An open API service indexing awesome lists of open source software.

https://github.com/guidok91/airflow

Airflow setup with Kubernetes.
https://github.com/guidok91/airflow

airflow docker helm kubernetes postgresql

Last synced: 4 months ago
JSON representation

Airflow setup with Kubernetes.

Awesome Lists containing this project

README

          

# Sample Airflow setup with Kubernetes
[Apache Airflow](https://airflow.apache.org/) sample setup with Kubernetes.

Spins up a local Kubernetes cluster for Airflow with [Kind](https://kind.sigs.k8s.io/):
- Leverages [Airflow's official Helm chart](https://airflow.apache.org/docs/helm-chart/stable/index.html).
- Uses a PostgreSQL database for Airflow.
- Uses [Kubernetes Executor](https://airflow.apache.org/docs/apache-airflow/stable/core-concepts/executor/kubernetes.html) to run each Airflow task on an isolated pod.

This is meant as a sample local setup. In order to run it in a production environment, please refer to the [Airflow Helm chart production guide](https://airflow.apache.org/docs/helm-chart/stable/production-guide.html).
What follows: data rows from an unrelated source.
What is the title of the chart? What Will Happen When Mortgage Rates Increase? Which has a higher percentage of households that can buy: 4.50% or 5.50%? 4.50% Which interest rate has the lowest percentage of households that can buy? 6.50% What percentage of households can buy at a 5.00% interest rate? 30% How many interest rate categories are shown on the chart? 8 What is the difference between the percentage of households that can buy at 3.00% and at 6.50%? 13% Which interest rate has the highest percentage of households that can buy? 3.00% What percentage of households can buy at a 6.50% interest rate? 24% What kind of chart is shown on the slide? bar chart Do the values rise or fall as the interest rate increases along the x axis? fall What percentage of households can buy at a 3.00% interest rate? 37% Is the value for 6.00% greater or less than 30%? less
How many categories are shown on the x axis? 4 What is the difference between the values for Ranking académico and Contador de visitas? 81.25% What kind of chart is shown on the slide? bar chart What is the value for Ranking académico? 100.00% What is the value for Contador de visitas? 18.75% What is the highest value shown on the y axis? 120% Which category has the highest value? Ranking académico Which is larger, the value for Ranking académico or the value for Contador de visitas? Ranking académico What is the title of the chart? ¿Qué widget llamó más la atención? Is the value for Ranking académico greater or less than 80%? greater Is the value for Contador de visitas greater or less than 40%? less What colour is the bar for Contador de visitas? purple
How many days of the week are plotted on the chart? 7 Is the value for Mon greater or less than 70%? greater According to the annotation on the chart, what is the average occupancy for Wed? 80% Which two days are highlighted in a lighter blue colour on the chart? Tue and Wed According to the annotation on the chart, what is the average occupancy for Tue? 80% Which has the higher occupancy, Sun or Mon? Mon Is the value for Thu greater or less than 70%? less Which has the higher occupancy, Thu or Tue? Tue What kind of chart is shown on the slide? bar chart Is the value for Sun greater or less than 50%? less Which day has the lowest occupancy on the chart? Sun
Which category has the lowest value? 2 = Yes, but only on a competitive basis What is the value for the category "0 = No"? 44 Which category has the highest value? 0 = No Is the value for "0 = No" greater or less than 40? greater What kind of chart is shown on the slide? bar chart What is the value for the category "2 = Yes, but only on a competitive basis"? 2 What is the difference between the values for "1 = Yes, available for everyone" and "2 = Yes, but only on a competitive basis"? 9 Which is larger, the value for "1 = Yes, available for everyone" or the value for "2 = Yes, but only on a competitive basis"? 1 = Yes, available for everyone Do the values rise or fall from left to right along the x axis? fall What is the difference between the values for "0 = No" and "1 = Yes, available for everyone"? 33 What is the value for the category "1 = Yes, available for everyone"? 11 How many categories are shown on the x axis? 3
- [Requirements](#requirements)
- [Instructions](#instructions)
- [Configuration](#configuration)
- [DAG deployment](#dag-deployment)
- [Custom Docker image for pods](#custom-docker-image-for-pods)
- [Logs](#logs)
- [Dependency management](#dependency-management)

## Requirements
[Kind](https://kind.sigs.k8s.io/), [Docker](https://www.docker.com/) and [Helm](https://helm.sh/) for local Kubernetes cluster.

## Instructions
The repo includes a `Makefile`. You can run `make help` to see usage.

Basic setup:
- Run `make k8s-cluster-up` to spin up local Kubernetes cluster with Kind.
- Run `make airflow-k8s-add-helm-chart` to add the official Airflow Helm chart to the local repo.
- Run `make airflow-k8s-create-namespace` to create a namespace for the Airflow deployment.
- Run `make airflow-k8s-up` to deploy Airflow on the local Kubernetes cluster.
- On a separate terminal, run `make airflow-api-server-port-forward` to be able to access the Airflow UI on http://localhost:8080.

The credentials for the UI are admin/admin.

## Configuration
If you need to customize the Airflow deployment you can edit [values.yaml](k8s/values.yaml) accordingly.

if you need to tune [Airflow configuration](https://airflow.apache.org/docs/apache-airflow/stable/configurations-ref.html) you can add the corresponding environment variables in the `env` section of `values.yaml`.

The default `values.yaml` of the source Helm chart can be seen [here](https://github.com/apache/airflow/blob/main/chart/values.yaml).

## DAG deployment
DAGs are deployed via GitSync.

GitSync acts as a side car container alongside the other Airflow pods, synchronising the `dags/` folder in the pods with the DAGs located in a Git repo of your choice (in this case https://github.com/guidok91/airflow/tree/master/dags).

## Custom Docker image for pods
A custom [Docker image](Dockerfile) is provided for the pods. Here we can install the Airflow dependencies we need.

## Logs
So that Airflow logs don't get lost every time a task finishes (e.g. the pod gets deleted), the setup provides a [PersistentVolume](https://kubernetes.io/docs/concepts/storage/persistent-volumes/) that shares the logs with the host system in the `data/` folder.

## Dependency management
Dependabot is configured to periodically upgrade repo dependencies. See [dependabot.yml](.github/dependabot.yml).